= EXTRAIT À LIRE =
___

Le syndrome du banc de touche

DE Léa Girardet
MISE EN SCÈNE Julie Bertin

Il y a 20 ans Aimé Jacquet gagnait la coupe du monde et Léa rêvait de devenir comédienne.

Aujourd’hui, Aimé Jacquet est rentré dans l’histoire et Léa est restée sur la touche à l’image des footballeurs remplaçants. En proie à une crise de légitimité, la jeune femme décide de s’autotitulariser en suivant les pas de l’entraîneur de l’équipe de France.

DE ET AVEC Léa Girardet
MISE EN SCÈNE Julie Bertin
COLLABORATION ARTISTIQUE Gaia Singer
AVEC LA PARTICIPATION DE Robin Causse
CRÉATION SONORE Lucas Lelièvre
CRÉATION LUMIÈRE Thomas Costerg
COSTUMES Floriane Gaudin
VIDÉO Pierre Nouvel
REGARD CHORÉGRAPHIQUE Bastien Lefèvre, Jean-Marc Hoolbecq

PRODUCTION LE GRAND CHELEM, FAB, ACME
PARTENAIRES Théâtre Paris-Villette, Théâtre de Belleville, Festival Mises en capsules, So Foot, Tatane, Festival La lucarne.
REMERCIEMENTS Pierre Mankowski, Raymond Domenech, Vikash Dhorasoo, Lionel Charbonnier, Ghislaine Souëf et Aimé Jacquet

Le texte de la pièce est édité aux éditions Koinè.

___

= CONSIGNES =
1. D'après la présentation de la pièce Le syndrome du banc de touche, chez quel éditeur le texte de la pièce est-il publié ?
2. Rédigez, s'il vous plaît, la suite de la présentation de la pièce Le syndrome du banc de touche en partant de sa dernière phrase.

___

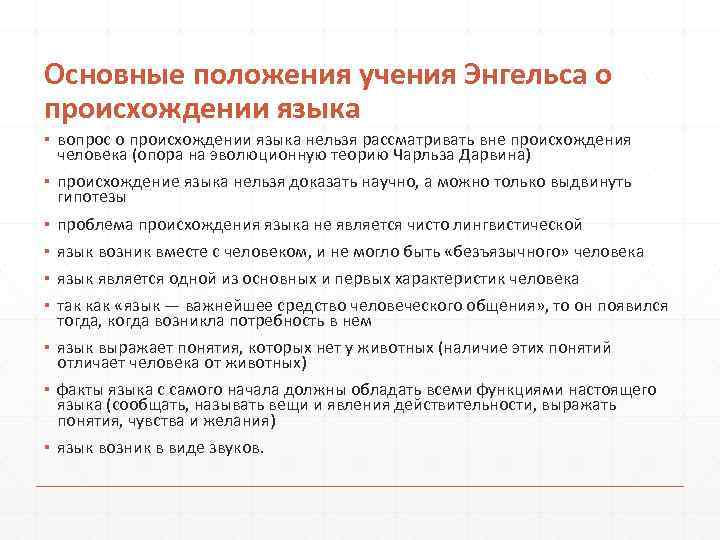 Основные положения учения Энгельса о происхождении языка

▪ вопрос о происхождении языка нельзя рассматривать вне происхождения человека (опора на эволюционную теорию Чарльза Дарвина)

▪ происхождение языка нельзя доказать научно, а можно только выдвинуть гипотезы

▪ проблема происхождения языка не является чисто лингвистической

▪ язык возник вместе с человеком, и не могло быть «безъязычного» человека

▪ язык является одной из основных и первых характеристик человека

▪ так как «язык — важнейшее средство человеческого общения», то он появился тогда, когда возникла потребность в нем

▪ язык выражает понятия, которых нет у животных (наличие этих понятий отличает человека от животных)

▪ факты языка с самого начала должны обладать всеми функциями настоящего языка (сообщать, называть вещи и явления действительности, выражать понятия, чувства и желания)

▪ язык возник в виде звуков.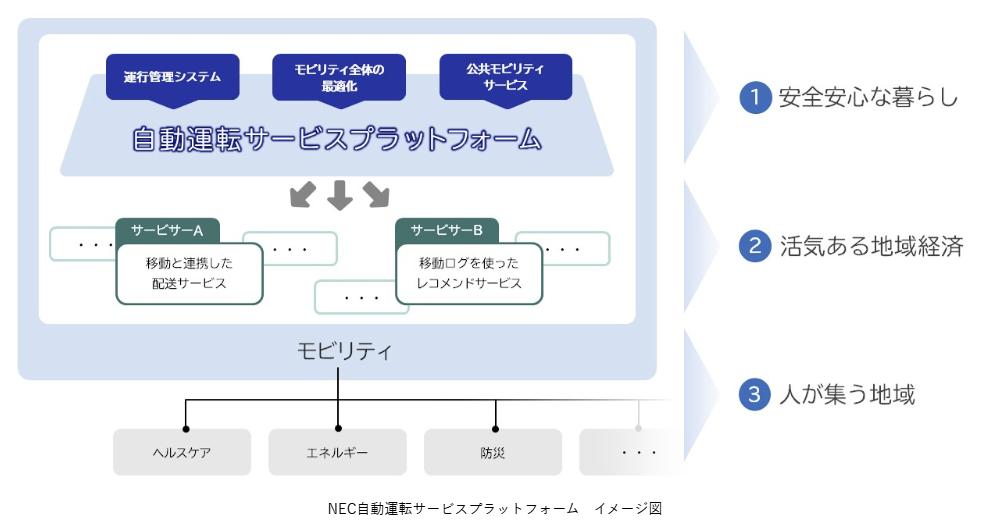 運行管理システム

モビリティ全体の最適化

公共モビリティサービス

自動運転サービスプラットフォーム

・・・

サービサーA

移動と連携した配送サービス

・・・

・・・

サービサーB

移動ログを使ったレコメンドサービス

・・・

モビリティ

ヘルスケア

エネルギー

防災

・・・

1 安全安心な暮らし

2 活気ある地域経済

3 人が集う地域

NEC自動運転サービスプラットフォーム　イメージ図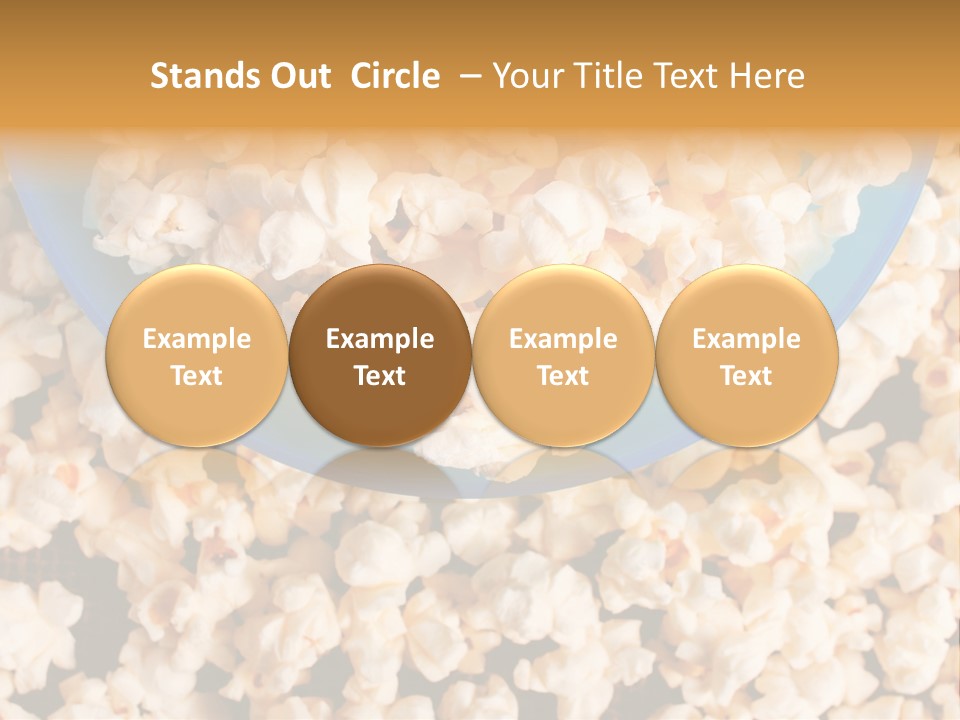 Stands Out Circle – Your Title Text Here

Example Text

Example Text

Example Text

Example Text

___

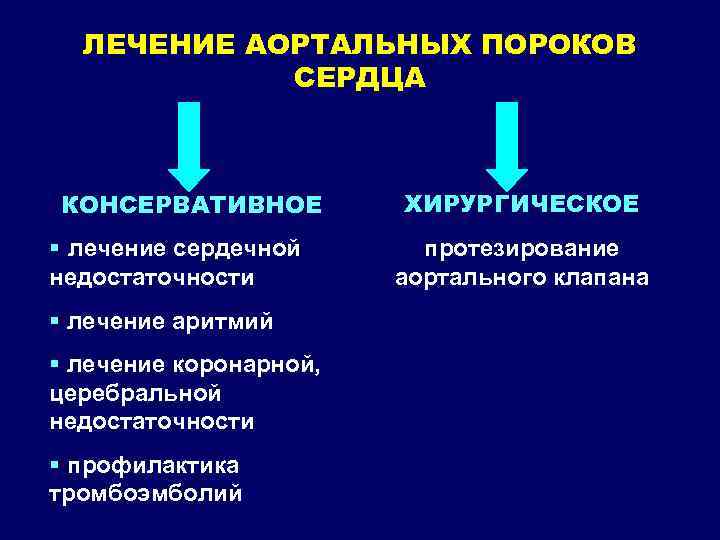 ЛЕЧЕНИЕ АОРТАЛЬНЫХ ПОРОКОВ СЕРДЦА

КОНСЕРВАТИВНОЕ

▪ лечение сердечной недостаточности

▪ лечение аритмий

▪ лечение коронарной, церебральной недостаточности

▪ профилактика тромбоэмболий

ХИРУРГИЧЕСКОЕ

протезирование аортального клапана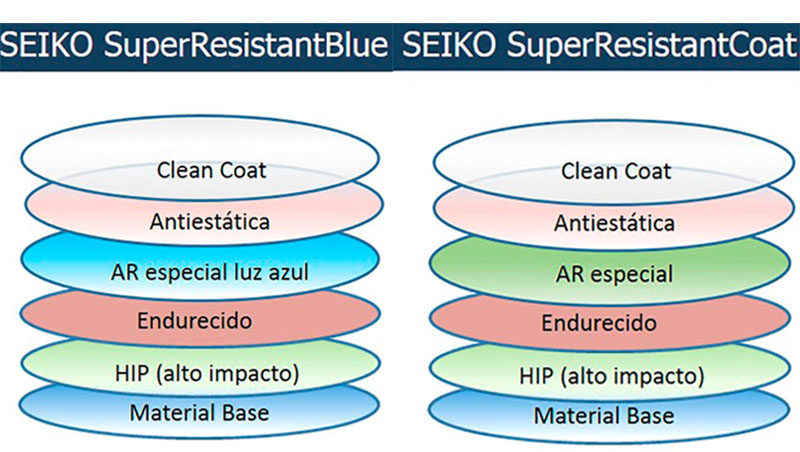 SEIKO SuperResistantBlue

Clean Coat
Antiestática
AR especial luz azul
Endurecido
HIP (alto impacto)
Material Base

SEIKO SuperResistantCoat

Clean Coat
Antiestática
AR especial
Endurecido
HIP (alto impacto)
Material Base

___

= RÉPONSES PAR CONSIGNE =
1. Aux éditions Koinè.

2.
LA BEAUTÉ DE L’ÉCHEC

Il s’agit ici de se demander quelle peut être la beauté de l’échec dans une société où la performance, la concurrence et la réussite nous sont données comme les seules lignes de conduite valable. Pourtant, il y a fort à parier que le succès se rencontre aussi en faisant l’expérience de l’échec…

« Tel joueur a raté sa carrière de peu ! Et rater sa carrière “de peu”, c’est déjà avoir du style. C’est même le comble du dandysme pour peu qu’on y mette un peu du sien. Il faut un minimum de style et de panache pour être un vrai loser. (..) La lose fait partie de la vie, elle est proche, omniprésente, tout simplement humaine. Le loser est mortel, comme nous. Alors magnifique ou pathétique il est notre frère, notre semblable et rate ce qu’on a soi-même raté »
“Pour l’amour de la lose” So Foot Chérif Ghemmour, Août 2009

Le syndrome du banc de touche est une déclaration d’amour à “la lose” et à tous ces moments de doutes qui nous poussent chaque jour à devenir la personne qu’on devrait être.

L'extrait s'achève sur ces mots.